After such a class-conscious paragraph, would it be too class-conscious of me to admit that in Torrey Honors College at Biola University, doing general education with Christian eighteen-year-olds from every major in the twenty-first century in southern California, we are not striving to climb the loftiest peaks of elite classical education? We do not intend to “get off our butts and learn Greek,” nor (a couple of months later) Hebrew, nor (first thing next semester) Latin, nor Italian, French, and German after that. We are doing everything in English translation, at a pace of roughly a book per week. And we are doing it via Socratic pedagogy with our eyes on the prize of intellectual and spiritual formation in community.

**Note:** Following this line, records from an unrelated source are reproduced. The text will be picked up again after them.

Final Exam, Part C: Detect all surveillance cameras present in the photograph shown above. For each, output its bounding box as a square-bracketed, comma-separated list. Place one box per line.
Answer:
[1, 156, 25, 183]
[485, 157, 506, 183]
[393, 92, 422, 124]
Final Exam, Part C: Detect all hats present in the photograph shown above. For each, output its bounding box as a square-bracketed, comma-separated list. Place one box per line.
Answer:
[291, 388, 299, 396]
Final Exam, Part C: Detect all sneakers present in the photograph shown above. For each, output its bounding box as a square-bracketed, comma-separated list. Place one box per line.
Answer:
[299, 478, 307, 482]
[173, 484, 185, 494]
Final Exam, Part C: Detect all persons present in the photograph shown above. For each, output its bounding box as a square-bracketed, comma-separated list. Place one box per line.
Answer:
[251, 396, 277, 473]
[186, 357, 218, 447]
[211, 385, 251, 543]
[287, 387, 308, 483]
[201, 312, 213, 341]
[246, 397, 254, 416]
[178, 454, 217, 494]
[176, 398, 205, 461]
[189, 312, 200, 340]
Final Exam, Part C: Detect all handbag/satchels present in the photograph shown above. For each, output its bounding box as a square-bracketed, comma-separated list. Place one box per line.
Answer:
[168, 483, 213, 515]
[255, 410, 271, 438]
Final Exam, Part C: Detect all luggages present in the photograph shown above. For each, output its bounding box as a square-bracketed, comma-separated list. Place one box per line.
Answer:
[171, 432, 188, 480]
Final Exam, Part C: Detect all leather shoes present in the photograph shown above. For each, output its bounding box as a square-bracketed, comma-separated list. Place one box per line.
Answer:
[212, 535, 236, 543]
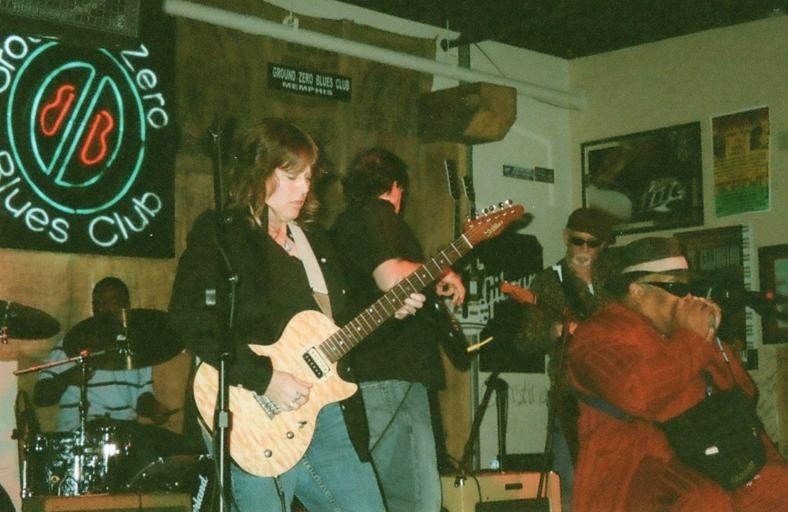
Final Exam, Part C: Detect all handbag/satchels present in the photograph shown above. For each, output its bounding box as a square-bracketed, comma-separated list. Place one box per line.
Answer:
[659, 384, 765, 492]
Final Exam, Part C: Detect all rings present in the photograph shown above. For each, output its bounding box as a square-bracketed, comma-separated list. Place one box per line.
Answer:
[294, 392, 302, 399]
[287, 403, 294, 409]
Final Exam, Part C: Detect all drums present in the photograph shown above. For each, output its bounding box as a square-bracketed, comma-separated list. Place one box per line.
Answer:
[126, 454, 228, 512]
[23, 427, 140, 497]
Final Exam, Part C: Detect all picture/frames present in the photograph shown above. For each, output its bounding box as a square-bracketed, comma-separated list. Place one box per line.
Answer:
[581, 121, 704, 236]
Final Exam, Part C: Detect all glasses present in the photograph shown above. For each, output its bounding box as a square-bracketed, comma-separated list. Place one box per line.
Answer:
[568, 233, 602, 247]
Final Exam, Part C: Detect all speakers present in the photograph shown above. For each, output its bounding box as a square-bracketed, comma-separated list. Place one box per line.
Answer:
[419, 82, 517, 145]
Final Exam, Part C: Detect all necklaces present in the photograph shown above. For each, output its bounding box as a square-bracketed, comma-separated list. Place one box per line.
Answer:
[259, 220, 293, 252]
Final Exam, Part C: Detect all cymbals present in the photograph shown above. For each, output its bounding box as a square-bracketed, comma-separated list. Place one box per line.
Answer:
[1, 300, 61, 339]
[62, 308, 184, 370]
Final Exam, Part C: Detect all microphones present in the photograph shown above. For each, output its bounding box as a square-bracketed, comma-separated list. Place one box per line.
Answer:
[705, 285, 784, 307]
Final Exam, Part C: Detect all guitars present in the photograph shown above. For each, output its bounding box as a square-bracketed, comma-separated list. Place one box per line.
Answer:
[191, 199, 523, 477]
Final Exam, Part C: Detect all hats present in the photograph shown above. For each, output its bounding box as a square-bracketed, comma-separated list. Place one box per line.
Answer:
[601, 233, 701, 290]
[566, 207, 614, 241]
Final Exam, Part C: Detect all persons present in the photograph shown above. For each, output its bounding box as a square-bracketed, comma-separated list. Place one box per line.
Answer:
[569, 236, 788, 512]
[171, 117, 388, 510]
[328, 149, 466, 511]
[517, 209, 623, 506]
[32, 278, 172, 430]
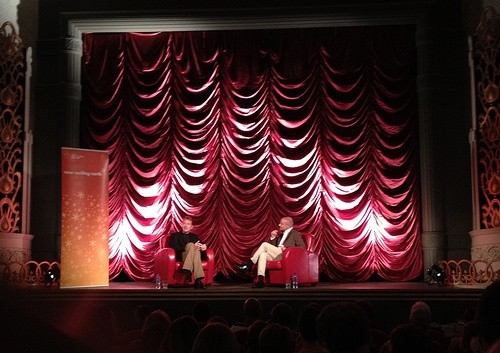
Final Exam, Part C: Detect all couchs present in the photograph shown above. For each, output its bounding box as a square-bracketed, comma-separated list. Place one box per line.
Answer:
[153, 235, 215, 288]
[258, 232, 319, 287]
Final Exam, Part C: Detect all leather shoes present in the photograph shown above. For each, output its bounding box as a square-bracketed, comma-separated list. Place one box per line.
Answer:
[236, 263, 252, 273]
[251, 282, 265, 288]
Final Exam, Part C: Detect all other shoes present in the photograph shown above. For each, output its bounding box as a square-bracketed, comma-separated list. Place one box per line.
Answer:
[178, 269, 191, 282]
[194, 280, 204, 289]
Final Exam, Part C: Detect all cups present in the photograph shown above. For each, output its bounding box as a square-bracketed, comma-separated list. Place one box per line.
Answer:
[286, 280, 291, 289]
[162, 278, 168, 289]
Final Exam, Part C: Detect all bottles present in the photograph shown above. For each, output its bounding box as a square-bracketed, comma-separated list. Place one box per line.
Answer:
[155, 274, 161, 289]
[292, 272, 298, 289]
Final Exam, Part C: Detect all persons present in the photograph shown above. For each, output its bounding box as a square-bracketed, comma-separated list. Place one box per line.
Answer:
[232, 216, 305, 288]
[127, 299, 500, 353]
[169, 216, 206, 289]
[478, 280, 500, 353]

In other words, Lattimore’s labors to make the Iliad more accessible to more people is exactly why it’s the best translation for us. Understandably, classicists from a golden age of learning will look down with Olympian scorn on our modest works. Fair enough. But Lattimore’s translation is engaging, and supports very close study from our (mostly) Greekless undergrads and their (largely also Greekless) generalist tutors. So Green’s argument holds good:
FORTUNATELY, THE survival of Lattimore’s remarkable tour de force has not depended on the say-so of captious literary critics. Despite the rival offerings of Robert Fitzgerald (much touted by Carne-Ross), Robert Fagles, and Stanley Lombardo, there are still many students who have come to Homer by way of Lattimore, and not a few of these have been inspired by his version to learn Greek and reach out to the full richness of the original. Proof of his Iliad’s enduring value is the excellent new edition “designed,” as the blurb proclaims, “to bring the book into the twenty-first century,” with up-to-date bibliography, maps, an onomastic glossary, explanatory running notes on background and critical trends, and, perhaps most important, a clear and comprehensive survey by Richard Martin of the very considerable advances in Homeric scholarship achieved since the original appearance of Lattimore’s Iliad in 1951.
I should conclude by noting that in our twenty-five years of reading Homer, Torrey Honors College has previously tried out two other translations: We briefly subjected students to the Loeb volumes of A.T. Murray, which are by design extremely literal and strike students as solid wood. Then for several years we lurched in the other direction with the Fagles translation, which speeds along wondrously with considerable literary charm, but introduces some of its own imagery (gasp!), often omits Homeric epithets (shudder), and in other ways fails to hold up to close scrutiny. To put it in Odyssean terms, we needed a way between the Scylla of the too-literal and the Charybdis of the overly-free.2 As it turns out, that way has existed since 1951, when Lattimore produced a text that fits our needs very well.
1 I say “Western” on purpose, but remember: the action of the book is set in Turkey, our text’s form comes to us through Alexandria, and the chronological flow of Book I is determined by Zeus and the gods being off feasting in Ethiopia for eleven days.
2To put it in Bible translation terms, Loeb = NASB or maybe even Young’s Literal; Fagles = NIV or TEV; but Lattimore lands in the ESV or CSB zone. Don’t press this comparison too hard, though: there’s a world of difference between Homer’s elusive presence to the English-speaking world (through Chapman and Pope, for instance), and the Bible’s much steadier presence (through the KJV and liturgical tributaries). And it’s a difference that makes a difference.